EXERCISE AIM: Reproduce all the entries exactly and keep the pictures out.

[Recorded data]
※ ※ ※

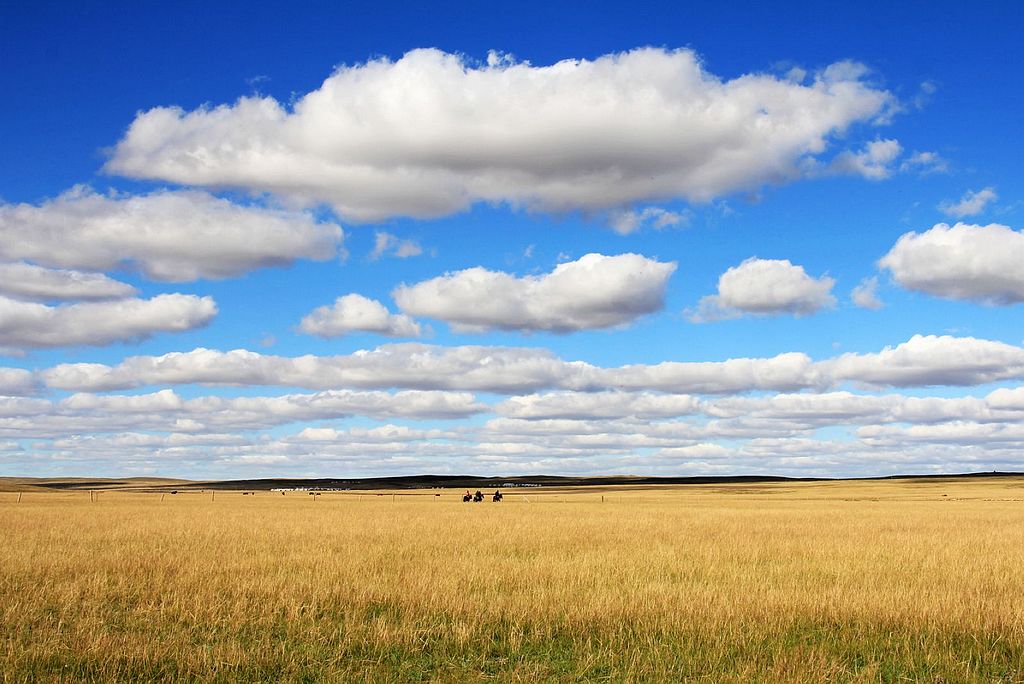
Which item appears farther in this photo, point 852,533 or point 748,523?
point 748,523

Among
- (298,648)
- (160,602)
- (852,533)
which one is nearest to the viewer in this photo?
(298,648)

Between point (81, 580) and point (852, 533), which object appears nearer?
point (81, 580)

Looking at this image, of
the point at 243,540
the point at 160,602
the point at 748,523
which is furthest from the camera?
the point at 748,523

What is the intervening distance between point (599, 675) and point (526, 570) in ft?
29.1

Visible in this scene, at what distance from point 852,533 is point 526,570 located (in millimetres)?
19061

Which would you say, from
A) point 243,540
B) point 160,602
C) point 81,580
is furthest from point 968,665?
point 243,540

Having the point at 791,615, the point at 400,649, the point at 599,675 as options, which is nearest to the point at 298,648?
the point at 400,649

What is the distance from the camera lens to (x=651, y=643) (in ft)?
41.4

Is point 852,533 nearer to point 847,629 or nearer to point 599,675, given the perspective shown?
point 847,629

※ ※ ※

TASK SOLUTION:
Which item appears farther in this photo, point 852,533 or point 748,523?
point 748,523

Among
- (298,648)
- (160,602)
- (852,533)
which one is nearest to the viewer in this photo?
(298,648)

Between point (81, 580) and point (852, 533), which object appears nearer?
point (81, 580)

Looking at this image, of
the point at 243,540
the point at 160,602
the point at 748,523
which is furthest from the camera?
the point at 748,523

What is the intervening distance between point (599, 675) and point (526, 570) in ft?
29.1

Visible in this scene, at what distance from point 852,533 is point 526,570 located (in millimetres)?
19061

Which would you say, from
A) point 243,540
B) point 160,602
C) point 81,580
is furthest from point 968,665?
point 243,540

Having the point at 791,615, the point at 400,649, the point at 599,675 as options, which is nearest to the point at 298,648?
the point at 400,649

What is the distance from the camera lens to (x=651, y=643) (in ft)?
41.4

Is point 852,533 nearer to point 847,629 or nearer to point 599,675, given the perspective shown?
point 847,629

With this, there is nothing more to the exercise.